- _Exercise details_:
Your task is to retype each line of the data below exactly.

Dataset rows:
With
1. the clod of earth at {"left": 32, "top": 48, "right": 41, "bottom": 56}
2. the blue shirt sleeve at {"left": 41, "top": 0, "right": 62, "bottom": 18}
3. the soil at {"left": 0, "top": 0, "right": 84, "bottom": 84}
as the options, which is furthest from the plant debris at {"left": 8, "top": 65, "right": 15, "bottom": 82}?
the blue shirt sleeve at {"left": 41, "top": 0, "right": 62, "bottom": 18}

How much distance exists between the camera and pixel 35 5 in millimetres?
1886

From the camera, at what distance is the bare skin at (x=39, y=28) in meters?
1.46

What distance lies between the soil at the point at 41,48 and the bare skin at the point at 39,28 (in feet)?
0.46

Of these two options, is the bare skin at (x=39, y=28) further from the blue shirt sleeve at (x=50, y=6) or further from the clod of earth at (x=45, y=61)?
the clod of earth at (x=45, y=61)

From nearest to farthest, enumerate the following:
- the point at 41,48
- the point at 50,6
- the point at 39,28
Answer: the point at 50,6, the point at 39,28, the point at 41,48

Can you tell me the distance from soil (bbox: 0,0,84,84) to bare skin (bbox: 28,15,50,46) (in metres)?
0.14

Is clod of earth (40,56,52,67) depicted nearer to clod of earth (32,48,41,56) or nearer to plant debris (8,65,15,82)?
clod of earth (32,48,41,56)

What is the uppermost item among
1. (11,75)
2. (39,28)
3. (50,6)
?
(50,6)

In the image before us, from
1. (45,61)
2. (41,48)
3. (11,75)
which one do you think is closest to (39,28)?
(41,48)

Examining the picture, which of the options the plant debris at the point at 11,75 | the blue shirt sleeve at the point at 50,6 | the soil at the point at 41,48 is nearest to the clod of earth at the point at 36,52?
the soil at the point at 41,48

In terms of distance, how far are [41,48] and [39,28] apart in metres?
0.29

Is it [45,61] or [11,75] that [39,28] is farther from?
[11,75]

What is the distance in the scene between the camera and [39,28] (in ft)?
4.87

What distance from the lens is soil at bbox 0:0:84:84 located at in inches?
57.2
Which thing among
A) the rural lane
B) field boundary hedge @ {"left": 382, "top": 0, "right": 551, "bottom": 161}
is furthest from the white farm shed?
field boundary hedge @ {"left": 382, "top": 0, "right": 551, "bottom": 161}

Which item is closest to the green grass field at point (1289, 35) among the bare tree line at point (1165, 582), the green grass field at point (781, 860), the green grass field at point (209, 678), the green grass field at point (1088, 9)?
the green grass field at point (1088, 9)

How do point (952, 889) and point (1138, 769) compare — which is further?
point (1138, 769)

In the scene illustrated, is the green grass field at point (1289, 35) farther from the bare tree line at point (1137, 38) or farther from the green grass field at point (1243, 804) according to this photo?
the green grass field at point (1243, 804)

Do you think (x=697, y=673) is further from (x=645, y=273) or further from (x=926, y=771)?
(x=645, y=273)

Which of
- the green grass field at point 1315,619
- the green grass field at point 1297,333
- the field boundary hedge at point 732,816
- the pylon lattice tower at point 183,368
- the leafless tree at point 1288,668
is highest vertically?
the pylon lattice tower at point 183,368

- _Task answer_:
With
1. the clod of earth at {"left": 32, "top": 48, "right": 41, "bottom": 56}
2. the blue shirt sleeve at {"left": 41, "top": 0, "right": 62, "bottom": 18}
3. the soil at {"left": 0, "top": 0, "right": 84, "bottom": 84}
as the options, which is furthest from the plant debris at {"left": 8, "top": 65, "right": 15, "bottom": 82}?
the blue shirt sleeve at {"left": 41, "top": 0, "right": 62, "bottom": 18}

How much distance exists between the camera and pixel 35 5 in millimetres?
1886

From the camera, at what distance is the bare skin at (x=39, y=28) in meters?
1.46

What distance lies between the soil at the point at 41,48 and the bare skin at the point at 39,28 (in feet)?
0.46

Of these two options, is the bare skin at (x=39, y=28) further from the blue shirt sleeve at (x=50, y=6) or further from the clod of earth at (x=45, y=61)?
the clod of earth at (x=45, y=61)

From nearest to farthest, enumerate the following:
- the point at 41,48
- the point at 50,6
- the point at 39,28
Answer: the point at 50,6, the point at 39,28, the point at 41,48

Can you tell me the distance from soil (bbox: 0,0,84,84) to bare skin (bbox: 28,15,50,46) (in metres)?
0.14

Is clod of earth (40,56,52,67) depicted nearer to clod of earth (32,48,41,56) or nearer to plant debris (8,65,15,82)?
clod of earth (32,48,41,56)

What is the uppermost item among
1. (11,75)
2. (39,28)
3. (50,6)
?
(50,6)

In the image before us, from
1. (45,61)
2. (41,48)
3. (11,75)
which one do you think is closest to (39,28)?
(41,48)

Examining the picture, which of the options the plant debris at the point at 11,75 | the blue shirt sleeve at the point at 50,6 | the soil at the point at 41,48 is nearest to the clod of earth at the point at 36,52?
the soil at the point at 41,48

In terms of distance, how far are [41,48] and [39,28] apart in metres?
0.29

Is it [45,61] or [11,75] that [39,28] is farther from?
[11,75]

What is the distance in the scene between the camera and [39,28] (in ft)?
4.87

What distance from the lens is soil at bbox 0:0:84:84 located at in inches?
57.2
Which thing among
A) the rural lane
B) field boundary hedge @ {"left": 382, "top": 0, "right": 551, "bottom": 161}
is furthest from the white farm shed?
field boundary hedge @ {"left": 382, "top": 0, "right": 551, "bottom": 161}

Which item is closest to the green grass field at point (1289, 35) among the bare tree line at point (1165, 582), the green grass field at point (781, 860), the green grass field at point (209, 678), the green grass field at point (1088, 9)?
the green grass field at point (1088, 9)

How do point (952, 889) and point (1138, 769) compare — which is further?
point (1138, 769)

In the scene illustrated, is the green grass field at point (1289, 35) farther from the bare tree line at point (1137, 38) or farther from the green grass field at point (1243, 804) according to this photo?
the green grass field at point (1243, 804)

Do you think (x=697, y=673) is further from (x=645, y=273) or further from (x=926, y=771)?
(x=645, y=273)

Which of
- the green grass field at point 1315,619
- the green grass field at point 1297,333
- the field boundary hedge at point 732,816
- the pylon lattice tower at point 183,368
- the leafless tree at point 1288,668
is highest vertically?
the pylon lattice tower at point 183,368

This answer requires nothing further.